Aufgabe 1 ->
Schreiben Sie bitte die Einträge von der ersten Zeile bis einschließlich der Zeile mit „It is uninfected.“ unverändert ab.

___ Seite

Die Laufzeit der klösterlichen Nutzung anhand historischer oder bauhistorischer Daten.

Zugänglichkeit

Kein Zugang

Das Objekt ist für die Öffentlichkeit nicht zugänglich

Verortung

Lagebeschreibung

Der ehem. Hof des Benediktinerstiftes Garsten (1787 säkularisiert) in Wösendorf liegt mit der Hausnr. 59 im Marktviertel, im mittleren Bereich der Kirchengasse an deren südwestl. S. Auffallend ist, dass der Hof, welcher sich 30 m südsüdwestl. der Pfarrkirche zum Hl. Florian befindet, nicht wie die anderen Häuser und Höfe der Kirchengasse traufständig unmittelbar an der Straßenflucht errichtet wurde, sondern dieser rund 10 m nach SW zurückspringt, sodass vor dem Gebäude ein kleiner Innenhof entsteht.

______

Aufgabe 2 ->
Geben Sie die Seite von „Das Objekt ist“ bis „kleiner Innenhof entsteht.“ wieder und benennen Sie dabei „Kirchengasse“ in „Kirchstraße“ um.

___ Bereitgestelltes Material

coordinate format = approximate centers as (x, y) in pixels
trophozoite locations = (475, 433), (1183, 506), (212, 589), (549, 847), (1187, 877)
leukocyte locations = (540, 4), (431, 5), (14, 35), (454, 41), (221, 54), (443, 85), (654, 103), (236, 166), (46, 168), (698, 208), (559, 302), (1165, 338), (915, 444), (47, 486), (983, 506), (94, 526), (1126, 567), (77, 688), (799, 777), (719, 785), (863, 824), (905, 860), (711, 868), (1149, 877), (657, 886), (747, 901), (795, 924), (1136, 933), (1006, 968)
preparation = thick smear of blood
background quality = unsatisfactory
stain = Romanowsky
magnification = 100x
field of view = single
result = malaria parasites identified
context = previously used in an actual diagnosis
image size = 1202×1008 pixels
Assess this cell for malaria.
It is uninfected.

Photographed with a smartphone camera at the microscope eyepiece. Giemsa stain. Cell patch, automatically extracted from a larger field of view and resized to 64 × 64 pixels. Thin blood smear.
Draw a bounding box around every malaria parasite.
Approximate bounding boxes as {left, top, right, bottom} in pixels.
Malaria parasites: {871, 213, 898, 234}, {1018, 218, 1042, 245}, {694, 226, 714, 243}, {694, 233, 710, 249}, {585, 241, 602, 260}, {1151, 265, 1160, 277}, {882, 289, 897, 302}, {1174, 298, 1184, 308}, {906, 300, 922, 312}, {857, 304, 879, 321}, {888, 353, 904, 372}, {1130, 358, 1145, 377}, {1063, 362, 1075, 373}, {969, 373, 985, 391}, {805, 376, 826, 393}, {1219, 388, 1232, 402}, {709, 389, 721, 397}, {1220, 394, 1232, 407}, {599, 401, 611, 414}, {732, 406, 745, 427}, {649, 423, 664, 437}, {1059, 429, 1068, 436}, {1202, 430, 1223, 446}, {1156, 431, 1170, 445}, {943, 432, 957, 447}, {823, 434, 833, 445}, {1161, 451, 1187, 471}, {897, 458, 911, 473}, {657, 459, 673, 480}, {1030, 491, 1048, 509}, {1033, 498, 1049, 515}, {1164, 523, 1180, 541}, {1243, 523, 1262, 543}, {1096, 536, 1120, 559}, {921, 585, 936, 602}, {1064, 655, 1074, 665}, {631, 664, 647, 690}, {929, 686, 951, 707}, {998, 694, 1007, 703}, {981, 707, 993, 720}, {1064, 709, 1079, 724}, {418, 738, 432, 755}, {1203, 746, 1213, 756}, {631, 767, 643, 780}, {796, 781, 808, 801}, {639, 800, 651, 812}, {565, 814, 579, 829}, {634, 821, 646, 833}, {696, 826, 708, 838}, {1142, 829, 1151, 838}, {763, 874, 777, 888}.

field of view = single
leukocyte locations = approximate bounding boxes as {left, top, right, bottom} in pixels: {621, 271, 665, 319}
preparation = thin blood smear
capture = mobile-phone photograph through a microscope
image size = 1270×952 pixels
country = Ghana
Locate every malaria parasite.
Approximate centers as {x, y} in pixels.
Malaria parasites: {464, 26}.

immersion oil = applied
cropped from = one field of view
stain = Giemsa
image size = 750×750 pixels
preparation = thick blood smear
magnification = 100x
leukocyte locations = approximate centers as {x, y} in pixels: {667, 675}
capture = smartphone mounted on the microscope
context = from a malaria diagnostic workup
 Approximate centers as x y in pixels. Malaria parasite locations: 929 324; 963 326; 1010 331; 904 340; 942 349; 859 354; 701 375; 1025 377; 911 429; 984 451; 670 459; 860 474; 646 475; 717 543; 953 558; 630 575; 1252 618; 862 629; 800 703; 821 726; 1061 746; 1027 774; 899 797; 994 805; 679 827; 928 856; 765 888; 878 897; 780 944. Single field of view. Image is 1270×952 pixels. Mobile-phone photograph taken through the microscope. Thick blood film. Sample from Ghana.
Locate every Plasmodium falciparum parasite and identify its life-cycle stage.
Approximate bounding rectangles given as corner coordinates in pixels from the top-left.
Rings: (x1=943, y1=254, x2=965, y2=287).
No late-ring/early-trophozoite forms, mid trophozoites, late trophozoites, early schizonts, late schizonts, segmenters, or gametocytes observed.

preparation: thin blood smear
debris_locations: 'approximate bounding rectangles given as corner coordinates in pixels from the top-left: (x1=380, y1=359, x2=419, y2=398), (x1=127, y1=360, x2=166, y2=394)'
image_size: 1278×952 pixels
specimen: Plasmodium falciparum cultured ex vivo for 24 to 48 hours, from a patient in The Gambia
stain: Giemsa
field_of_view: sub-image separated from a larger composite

______

Vollständige Antwort 1 ->
coordinate format = approximate centers as (x, y) in pixels
trophozoite locations = (475, 433), (1183, 506), (212, 589), (549, 847), (1187, 877)
leukocyte locations = (540, 4), (431, 5), (14, 35), (454, 41), (221, 54), (443, 85), (654, 103), (236, 166), (46, 168), (698, 208), (559, 302), (1165, 338), (915, 444), (47, 486), (983, 506), (94, 526), (1126, 567), (77, 688), (799, 777), (719, 785), (863, 824), (905, 860), (711, 868), (1149, 877), (657, 886), (747, 901), (795, 924), (1136, 933), (1006, 968)
preparation = thick smear of blood
background quality = unsatisfactory
stain = Romanowsky
magnification = 100x
field of view = single
result = malaria parasites identified
context = previously used in an actual diagnosis
image size = 1202×1008 pixels
Assess this cell for malaria.
It is uninfected.

Vollständige Antwort 2 ->
Das Objekt ist für die Öffentlichkeit nicht zugänglich

Verortung

Lagebeschreibung

Der ehem. Hof des Benediktinerstiftes Garsten (1787 säkularisiert) in Wösendorf liegt mit der Hausnr. 59 im Marktviertel, im mittleren Bereich der Kirchstraße an deren südwestl. S. Auffallend ist, dass der Hof, welcher sich 30 m südsüdwestl. der Pfarrkirche zum Hl. Florian befindet, nicht wie die anderen Häuser und Höfe der Kirchstraße traufständig unmittelbar an der Straßenflucht errichtet wurde, sondern dieser rund 10 m nach SW zurückspringt, sodass vor dem Gebäude ein kleiner Innenhof entsteht.